Tormenta

Cuenta una leyenda que hubo una época, hace miles de años, en que las tierras de los hijos del bosque se hallaban bajo el influjo de unas grandes tempestades que parecían no tener fin. La lluvia y el viento se cebaban únicamente en sus tierras, pues más allá de sus lindes las nubes se diluían en el cielo, dejando paso al brillo del sol.

Los hijos del bosque cantaron para preguntar a la naturaleza por qué se ahogaban sus bosques. Esperaban recibir una señal que les permitiera averiguar por qué recibían aquel inmerecido castigo, pero no obtuvieron más que truenos como respuesta. Imploraron ayuda a la Creadora, a pesar de que hacía miles de años que no les dirigía la palabra. Sólo el silencio hizo acto de presencia en sus mentes recelosas.

Hasta que un día alguien miró por el centro de la tormenta. Allí había un ojo negro, tan negro como los augurios de las pesadillas. El ojo gritaba en silencio que traía como castigo muerte y destrucción para los hijos del bosque. El pecho de aquellas gentes se inundó de desesperanza tan rápido como se desbordaron los ríos. Nada podían hacer contra la crueldad de fuerzas que no entendían.

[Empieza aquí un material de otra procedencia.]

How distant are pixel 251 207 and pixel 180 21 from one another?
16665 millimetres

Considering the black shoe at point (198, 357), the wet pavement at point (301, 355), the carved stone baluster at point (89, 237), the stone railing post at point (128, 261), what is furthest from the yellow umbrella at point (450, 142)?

TormentaAunque la mayoría lo ignoraba, aún quedaba un resquicio de fe en algunos nobles y puros de corazón. Esa fe brilló como mil soles en la oscuridad de aquella tormenta interminable. Se abrió entonces un claro en el bosque en el que no caía ni una sola gota de agua. En el centro del claro, una flor de un blanco puro crecía envuelta en una nube de finísimo rocío, al margen de la devastación que la rodeaba. Tormenta fue el nombre que recibió de boca de los hijos del bosque. Llegando en un momento así, tomaron la sencillez de su belleza como señal de un buen augurio, y con extremo cuidado sacaron las semillas de su fruto para plantarlas por todo el reino. La planta crecía rauda como el rayo, y allí dónde germinaba su flor la tormenta desaparecía a los pocos días porque, al parecer, se alimentaba de su fuerza. Cuánto mayor era la ferocidad de la tormenta, más crecían las flores y más abundantes sus aterciopelados frutos.

Finalmente la tempestad se disolvió como un mal sueño. En su lugar quedó un bosque maltrecho sembrado de flores blancas. Sus abullonados frutos eran tan bellos como mortales, pues contenían en su interior la furia de las tormentas que los habían alimentado. Un roce bastaba para que se rompieran, liberando vientos huracanados o tifones que lo arrasaban todo a su paso.